Work instruction => Pick up the article below on mesquite as a substitute for chocolate and keep writing it from its final sentence onward.

Mesquite is poised to become the greener, healthier 'chocolate'

This plentiful desert shrub offers a robust nutritional profile and sustainable harvesting that could make it a rival to cacao. But does it pass the taste test?

Nick Collias, Contributing writer

July 2, 2024

4 Min Read

At a Glance

  • Chocolate has land-use impacts and a carbon footprint rivaling beef and coffee.
  • Mesquite isn’t related to cacao but offers a complex, chocolatey flavor profile, plus fiber and no caffeine.
  • Two brothers with years of food industry experience created a mesquite-based bar to help “fix chocolate.”

Brothers Ben and Bob Schultz knew they had a unique combined skill set to tackle big challenges in the food and beverage industry. The question was where they would direct their energies.

Ben has a background in product development, operations and supply chains. Bob has a long history in food science, fermentation and plant-based meats. The pair knew they wanted to fix a big “problem,” and they landed on chocolate.

Data for analysis =>
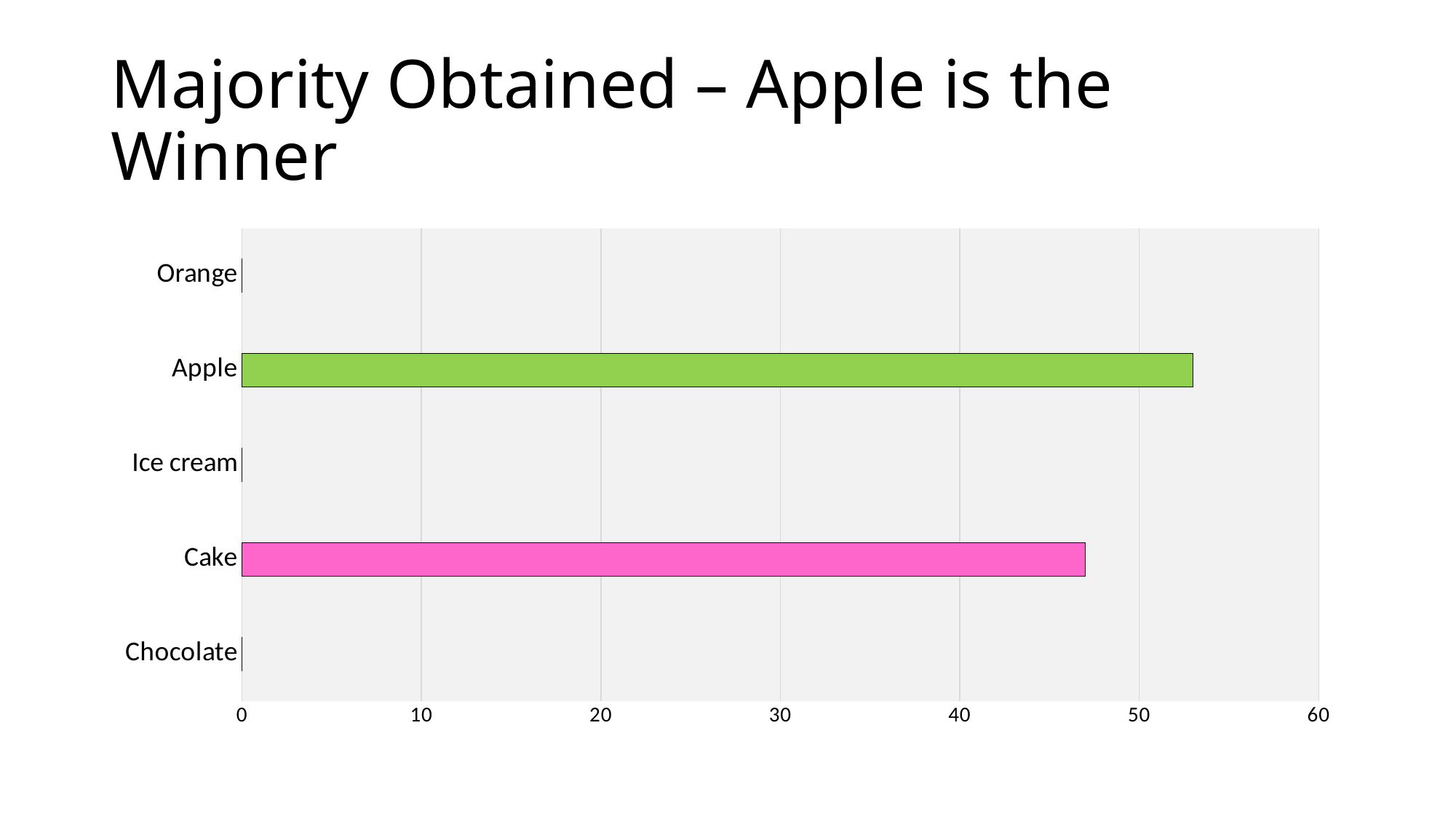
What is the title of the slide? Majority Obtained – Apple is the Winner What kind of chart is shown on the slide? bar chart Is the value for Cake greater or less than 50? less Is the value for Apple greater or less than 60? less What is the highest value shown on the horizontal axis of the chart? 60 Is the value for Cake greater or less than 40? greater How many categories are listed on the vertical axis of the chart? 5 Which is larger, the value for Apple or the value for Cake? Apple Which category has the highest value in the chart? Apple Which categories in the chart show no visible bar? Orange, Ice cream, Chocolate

--

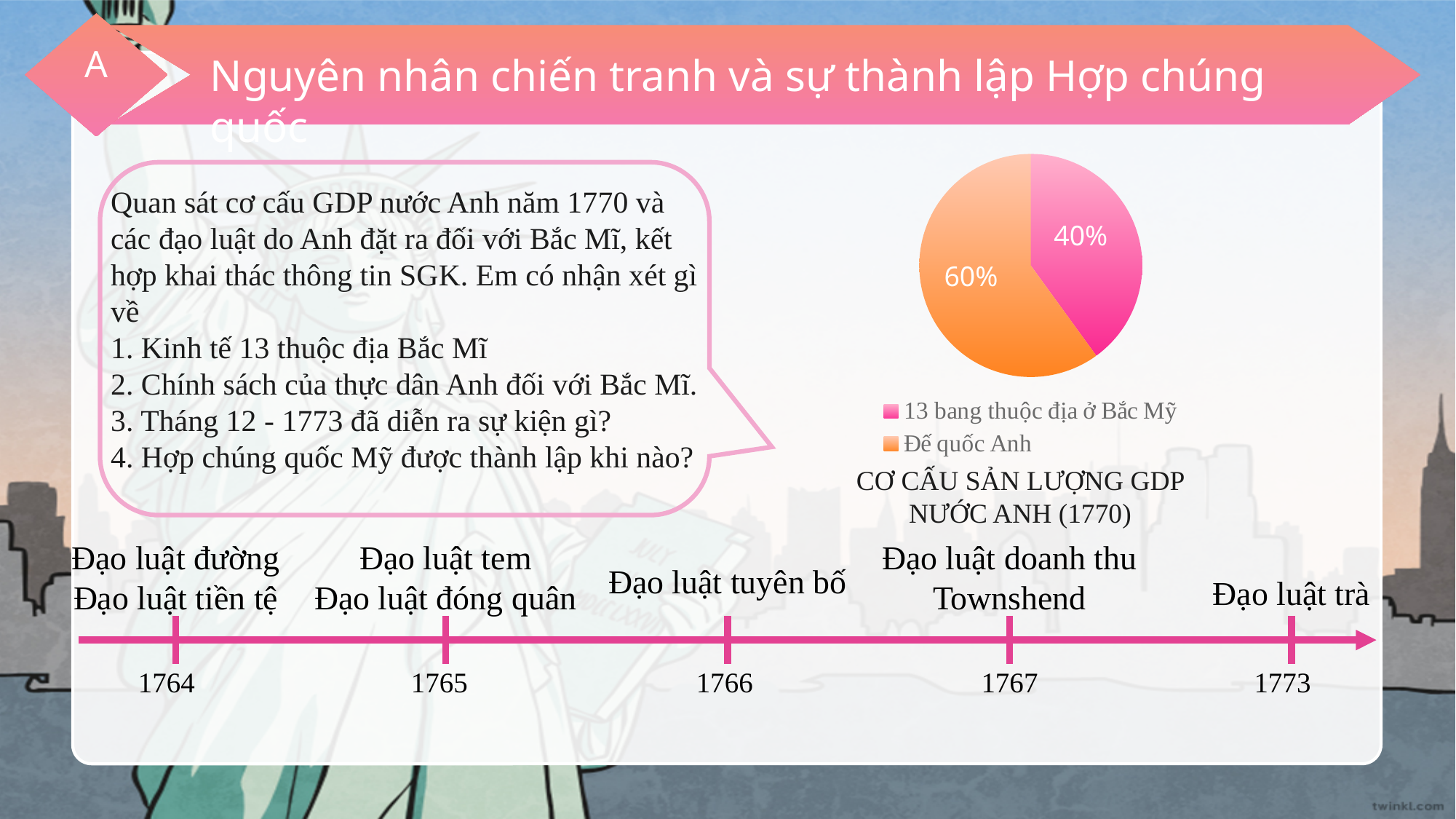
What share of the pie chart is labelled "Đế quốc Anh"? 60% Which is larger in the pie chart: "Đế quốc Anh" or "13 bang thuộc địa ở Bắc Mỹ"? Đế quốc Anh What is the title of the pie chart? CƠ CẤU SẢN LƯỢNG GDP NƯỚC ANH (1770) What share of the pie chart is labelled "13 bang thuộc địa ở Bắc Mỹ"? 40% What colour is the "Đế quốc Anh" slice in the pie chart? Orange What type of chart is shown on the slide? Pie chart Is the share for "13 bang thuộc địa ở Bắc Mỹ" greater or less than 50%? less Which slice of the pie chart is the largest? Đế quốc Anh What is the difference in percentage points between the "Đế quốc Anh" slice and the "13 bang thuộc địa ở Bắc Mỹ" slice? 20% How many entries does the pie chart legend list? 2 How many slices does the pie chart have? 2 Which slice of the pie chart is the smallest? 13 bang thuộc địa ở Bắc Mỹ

Answer section =>
The chocolate industry, Ben explained to Food & Beverage Insider, is rivaled only by beef for its deforestation and land use impacts. Like coffee, it has a massive carbon footprint due to usually being harvested, processed and sold on different continents. But unlike beef, dairy and coffee, almost no sustainable, tasty alternatives to chocolate are available on the market.

The brothers were looking for a widely available plant that could provide chocolate’s decadence and flavor, plus equal or better nutrition, but without its sustainability downsides. And they found it in the pods from the desert shrub mesquite.

Now, they’re trying to spread the gospel of mesquite in America through their startup, Mez Foods.

What’s so special about mesquite?

Mesquite encompasses more than 40 species of short, shrubby trees spread across arid lands in North and South America, East Asia and North Africa. The plants thrive and proliferate in harsh terrain with very little water and without fertilizer, and as they do, they naturally improve soil quality and sequester carbon.

“It’s super-hardy, very weather tolerant and likes to grow in places that we don't even really think of as agriculturally productive,” Ben said.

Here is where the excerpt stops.